Exercise requirements: Repeat what the lines below say, word for word, and skip every image.

begin Entries provided

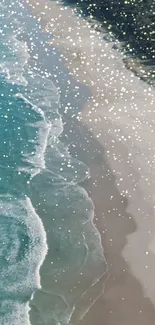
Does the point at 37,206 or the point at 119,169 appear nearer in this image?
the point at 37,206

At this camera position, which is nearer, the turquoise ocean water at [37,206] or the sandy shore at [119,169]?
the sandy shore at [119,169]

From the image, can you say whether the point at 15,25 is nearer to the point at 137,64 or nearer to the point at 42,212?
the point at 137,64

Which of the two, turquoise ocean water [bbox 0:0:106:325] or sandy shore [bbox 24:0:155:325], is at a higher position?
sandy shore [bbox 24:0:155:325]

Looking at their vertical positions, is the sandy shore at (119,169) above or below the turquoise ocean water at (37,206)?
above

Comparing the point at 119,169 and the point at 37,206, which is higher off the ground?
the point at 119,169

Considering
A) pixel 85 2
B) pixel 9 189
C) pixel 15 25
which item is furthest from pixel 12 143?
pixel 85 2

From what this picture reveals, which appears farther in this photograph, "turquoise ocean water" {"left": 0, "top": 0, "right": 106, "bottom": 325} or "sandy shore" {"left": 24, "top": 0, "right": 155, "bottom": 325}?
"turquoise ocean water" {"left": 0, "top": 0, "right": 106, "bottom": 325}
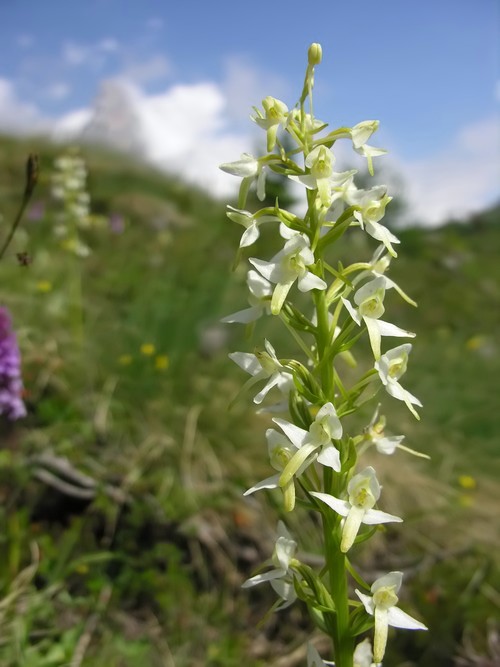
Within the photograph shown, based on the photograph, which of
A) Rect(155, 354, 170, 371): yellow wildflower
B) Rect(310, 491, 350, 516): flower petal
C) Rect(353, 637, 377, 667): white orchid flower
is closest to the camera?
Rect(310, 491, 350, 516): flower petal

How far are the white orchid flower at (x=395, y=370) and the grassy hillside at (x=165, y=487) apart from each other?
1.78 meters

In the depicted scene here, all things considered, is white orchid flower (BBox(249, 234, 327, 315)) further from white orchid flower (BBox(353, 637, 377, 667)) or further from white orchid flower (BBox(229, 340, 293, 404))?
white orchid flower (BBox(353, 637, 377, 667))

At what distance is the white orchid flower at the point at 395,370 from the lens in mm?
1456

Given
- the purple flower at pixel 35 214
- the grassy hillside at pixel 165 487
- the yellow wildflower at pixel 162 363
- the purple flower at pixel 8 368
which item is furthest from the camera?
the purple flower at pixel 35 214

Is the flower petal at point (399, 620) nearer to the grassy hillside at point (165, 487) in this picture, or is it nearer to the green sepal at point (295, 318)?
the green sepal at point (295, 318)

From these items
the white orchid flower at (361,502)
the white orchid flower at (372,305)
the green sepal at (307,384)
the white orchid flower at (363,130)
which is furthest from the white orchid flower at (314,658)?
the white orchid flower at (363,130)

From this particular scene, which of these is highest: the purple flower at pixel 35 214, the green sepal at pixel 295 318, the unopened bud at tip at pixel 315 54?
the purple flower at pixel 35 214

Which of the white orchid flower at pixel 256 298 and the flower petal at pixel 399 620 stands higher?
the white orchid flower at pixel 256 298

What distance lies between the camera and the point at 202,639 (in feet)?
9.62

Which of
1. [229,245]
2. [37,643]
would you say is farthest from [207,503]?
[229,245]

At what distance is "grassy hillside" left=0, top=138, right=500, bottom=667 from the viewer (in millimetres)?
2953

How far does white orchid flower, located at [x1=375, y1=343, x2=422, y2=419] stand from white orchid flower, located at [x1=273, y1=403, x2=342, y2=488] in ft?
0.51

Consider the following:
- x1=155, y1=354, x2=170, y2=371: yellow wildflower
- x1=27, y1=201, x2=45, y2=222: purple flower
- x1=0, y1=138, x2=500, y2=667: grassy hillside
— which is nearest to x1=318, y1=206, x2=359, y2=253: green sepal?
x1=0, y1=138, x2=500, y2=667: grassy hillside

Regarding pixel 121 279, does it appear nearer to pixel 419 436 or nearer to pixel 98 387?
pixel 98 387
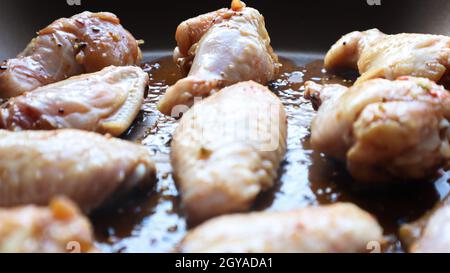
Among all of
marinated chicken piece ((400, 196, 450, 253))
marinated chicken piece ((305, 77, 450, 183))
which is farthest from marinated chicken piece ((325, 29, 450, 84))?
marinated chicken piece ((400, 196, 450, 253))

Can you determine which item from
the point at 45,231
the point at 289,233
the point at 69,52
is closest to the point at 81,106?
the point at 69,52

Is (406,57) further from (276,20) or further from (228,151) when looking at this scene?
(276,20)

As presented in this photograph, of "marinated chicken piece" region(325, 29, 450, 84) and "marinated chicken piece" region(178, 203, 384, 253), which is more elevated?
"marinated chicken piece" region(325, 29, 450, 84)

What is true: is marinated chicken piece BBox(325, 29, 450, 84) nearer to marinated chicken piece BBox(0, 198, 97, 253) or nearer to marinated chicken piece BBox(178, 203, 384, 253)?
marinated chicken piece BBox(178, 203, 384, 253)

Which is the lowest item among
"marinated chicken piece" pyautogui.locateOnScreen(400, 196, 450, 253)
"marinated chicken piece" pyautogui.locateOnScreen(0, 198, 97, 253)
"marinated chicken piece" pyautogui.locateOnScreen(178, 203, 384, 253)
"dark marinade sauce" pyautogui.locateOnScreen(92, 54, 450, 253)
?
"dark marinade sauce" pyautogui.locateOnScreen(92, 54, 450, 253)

end Entries provided

Reply to the exercise:
Does the point at 37,206 or the point at 119,169 appear nearer in this image?
the point at 37,206

At this camera position, which is nearer, the turquoise ocean water at [37,206] or the sandy shore at [119,169]?
the sandy shore at [119,169]

From the image, can you say whether the point at 15,25 is nearer to the point at 137,64 or nearer to the point at 42,212?
the point at 137,64

Which of the two, turquoise ocean water [bbox 0:0:106:325] or sandy shore [bbox 24:0:155:325], is at a higher position?
sandy shore [bbox 24:0:155:325]

Looking at their vertical positions, is the sandy shore at (119,169) above or below the turquoise ocean water at (37,206)?
above

Comparing the point at 119,169 and the point at 37,206, which is higher off the ground?
the point at 119,169

Considering
A) pixel 85 2
B) pixel 9 189
C) pixel 15 25
which item is furthest from pixel 12 143?
pixel 85 2

From what this picture reveals, which appears farther in this photograph, "turquoise ocean water" {"left": 0, "top": 0, "right": 106, "bottom": 325} or "sandy shore" {"left": 24, "top": 0, "right": 155, "bottom": 325}?
"turquoise ocean water" {"left": 0, "top": 0, "right": 106, "bottom": 325}
Within the photograph shown, based on the photograph, which of
A) Rect(155, 354, 170, 371): yellow wildflower
B) Rect(310, 491, 350, 516): flower petal
C) Rect(353, 637, 377, 667): white orchid flower
is closest to the camera?
Rect(310, 491, 350, 516): flower petal

How far are the white orchid flower at (x=395, y=370) and the grassy hillside at (x=165, y=487) apart from each other?
1.78 meters

In the depicted scene here, all things considered, is white orchid flower (BBox(249, 234, 327, 315)) further from white orchid flower (BBox(353, 637, 377, 667)) or further from white orchid flower (BBox(229, 340, 293, 404))?
white orchid flower (BBox(353, 637, 377, 667))

At what distance is the white orchid flower at the point at 395,370 from the lens in mm?
1456

Given
- the purple flower at pixel 35 214
- the grassy hillside at pixel 165 487
- the yellow wildflower at pixel 162 363
- the purple flower at pixel 8 368
which item is furthest from the camera?
the purple flower at pixel 35 214

Is the flower petal at point (399, 620) nearer to the grassy hillside at point (165, 487) in this picture, or is it nearer to the green sepal at point (295, 318)?
the green sepal at point (295, 318)

From these items
the white orchid flower at (361,502)
the white orchid flower at (372,305)
the green sepal at (307,384)
the white orchid flower at (363,130)
which is furthest from the white orchid flower at (314,658)?
the white orchid flower at (363,130)

From this particular scene, which of these is highest: the purple flower at pixel 35 214, the green sepal at pixel 295 318, the unopened bud at tip at pixel 315 54?
the purple flower at pixel 35 214

Which of the white orchid flower at pixel 256 298 and the flower petal at pixel 399 620 stands higher?
the white orchid flower at pixel 256 298

What distance lies between the camera and the point at 202,639 (in feet)?
9.62

Which of
1. [229,245]
2. [37,643]
would you say is farthest from [207,503]?
[229,245]

At what distance is "grassy hillside" left=0, top=138, right=500, bottom=667 from the viewer (in millimetres)?
2953

How far does white orchid flower, located at [x1=375, y1=343, x2=422, y2=419] stand from white orchid flower, located at [x1=273, y1=403, x2=342, y2=488] in ft?
0.51

Consider the following:
- x1=155, y1=354, x2=170, y2=371: yellow wildflower
- x1=27, y1=201, x2=45, y2=222: purple flower
- x1=0, y1=138, x2=500, y2=667: grassy hillside
— which is nearest to x1=318, y1=206, x2=359, y2=253: green sepal?
x1=0, y1=138, x2=500, y2=667: grassy hillside

Regarding pixel 121 279, does it appear nearer to pixel 419 436 or nearer to pixel 98 387?
pixel 98 387
Among all of
marinated chicken piece ((400, 196, 450, 253))
marinated chicken piece ((305, 77, 450, 183))
which is farthest from marinated chicken piece ((325, 29, 450, 84))?
marinated chicken piece ((400, 196, 450, 253))

Can you determine which item from
the point at 45,231
the point at 289,233
the point at 69,52
is closest to the point at 81,106?
the point at 69,52

Is (406,57) further from (276,20) or further from (228,151) when looking at this scene?
(276,20)

As presented in this photograph, of "marinated chicken piece" region(325, 29, 450, 84) and "marinated chicken piece" region(178, 203, 384, 253), which is more elevated?
"marinated chicken piece" region(325, 29, 450, 84)

What is true: is marinated chicken piece BBox(325, 29, 450, 84) nearer to marinated chicken piece BBox(0, 198, 97, 253) or nearer to marinated chicken piece BBox(178, 203, 384, 253)?
marinated chicken piece BBox(178, 203, 384, 253)

Which is the lowest item among
"marinated chicken piece" pyautogui.locateOnScreen(400, 196, 450, 253)
"marinated chicken piece" pyautogui.locateOnScreen(0, 198, 97, 253)
"marinated chicken piece" pyautogui.locateOnScreen(178, 203, 384, 253)
"dark marinade sauce" pyautogui.locateOnScreen(92, 54, 450, 253)
?
"dark marinade sauce" pyautogui.locateOnScreen(92, 54, 450, 253)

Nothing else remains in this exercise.